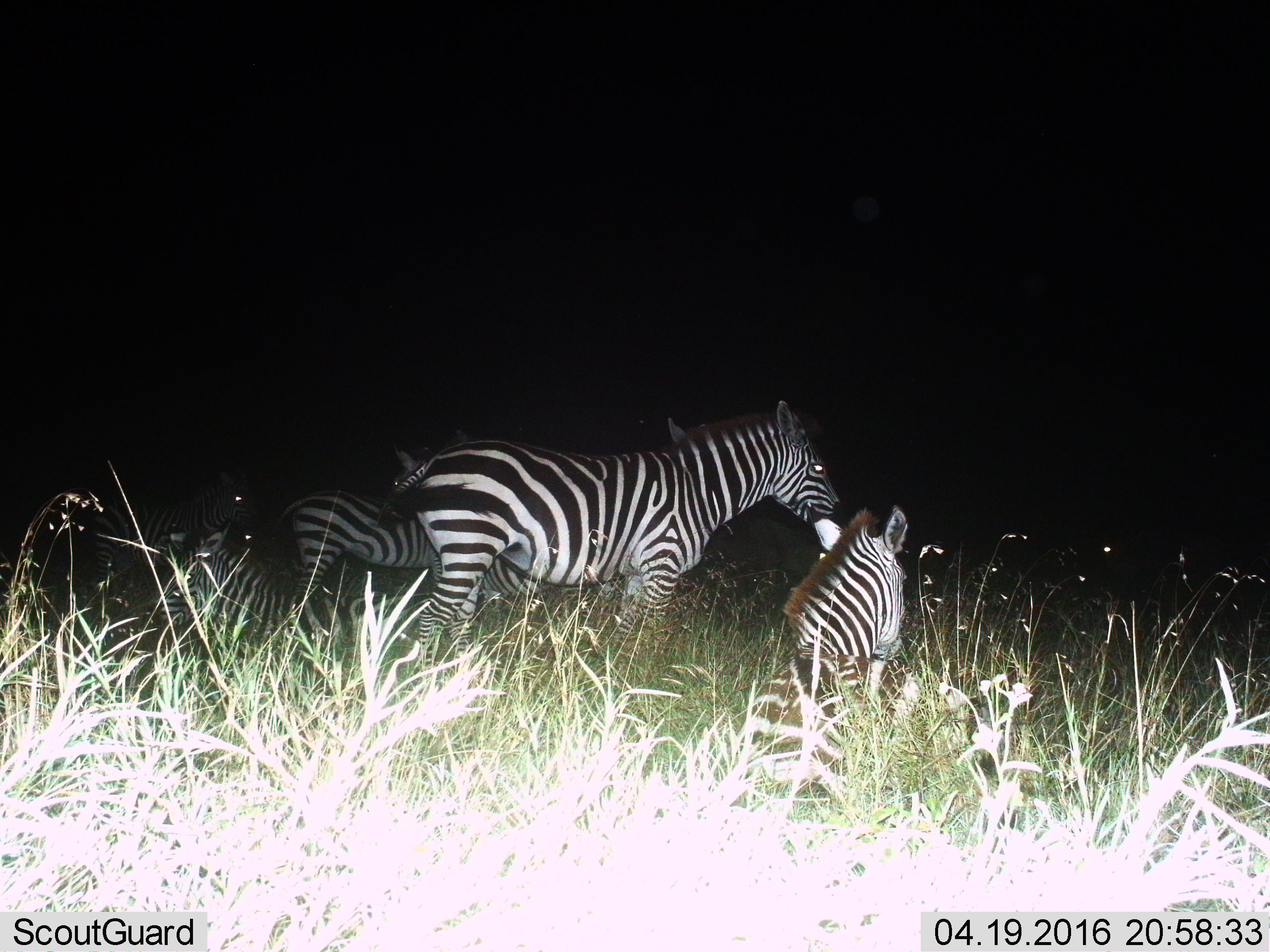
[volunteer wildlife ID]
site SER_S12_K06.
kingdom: Animalia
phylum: Chordata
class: Mammalia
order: Perissodactyla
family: Equidae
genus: Equus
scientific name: Equus quagga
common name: plains zebra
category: zebraplains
Zebraplains (plains zebra) (Equus quagga), count 5. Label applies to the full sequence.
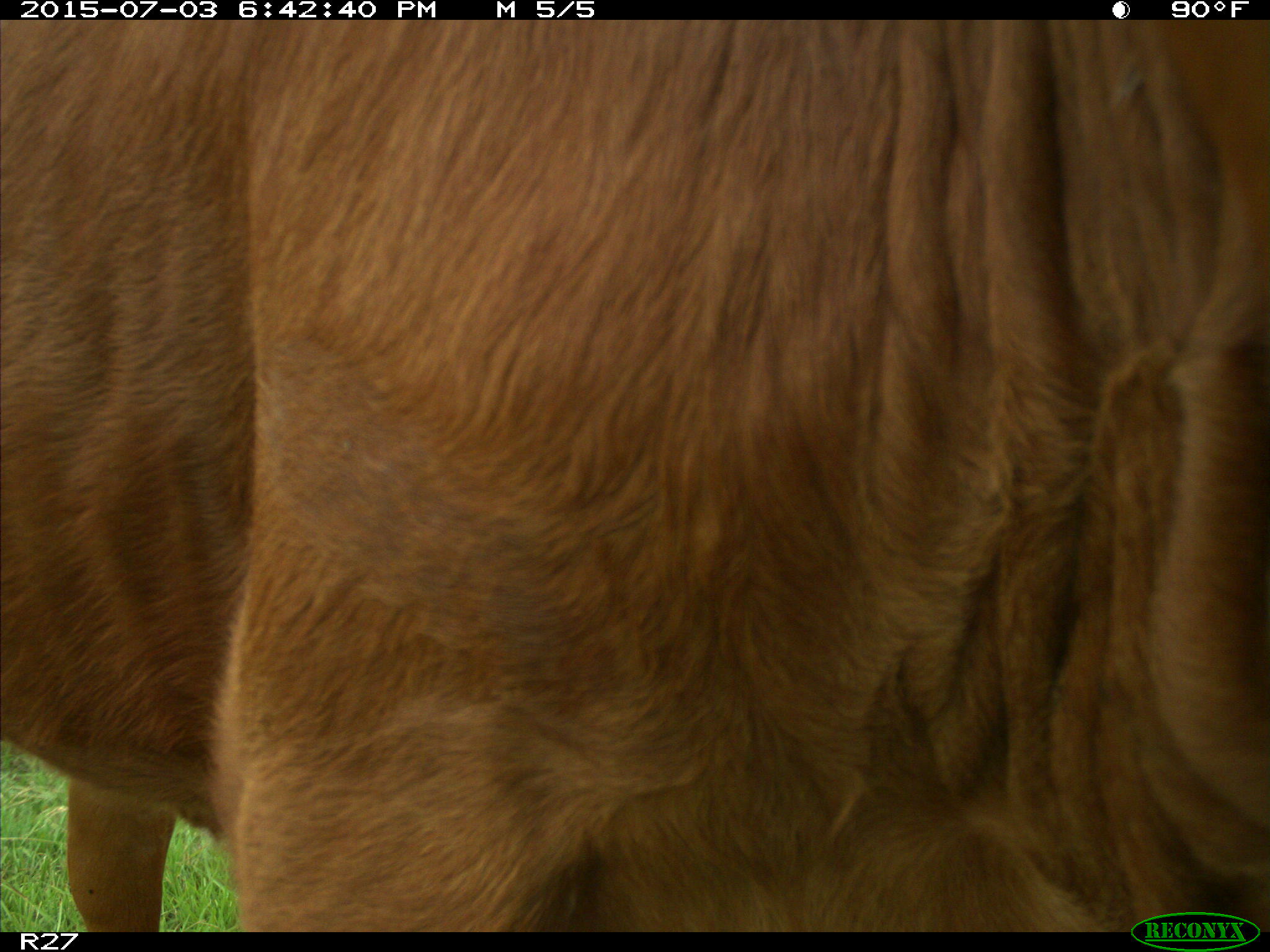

++++

§ WHAT IS BEING ASKED
The records are to be returned verbatim. Skip any picture they contain.

§ ANSWER TO THIS TASK
[volunteer wildlife ID]
site SER_S12_K06.
kingdom: Animalia
phylum: Chordata
class: Mammalia
order: Perissodactyla
family: Equidae
genus: Equus
scientific name: Equus quagga
common name: plains zebra
category: zebraplains
Zebraplains (plains zebra) (Equus quagga), count 5. Label applies to the full sequence.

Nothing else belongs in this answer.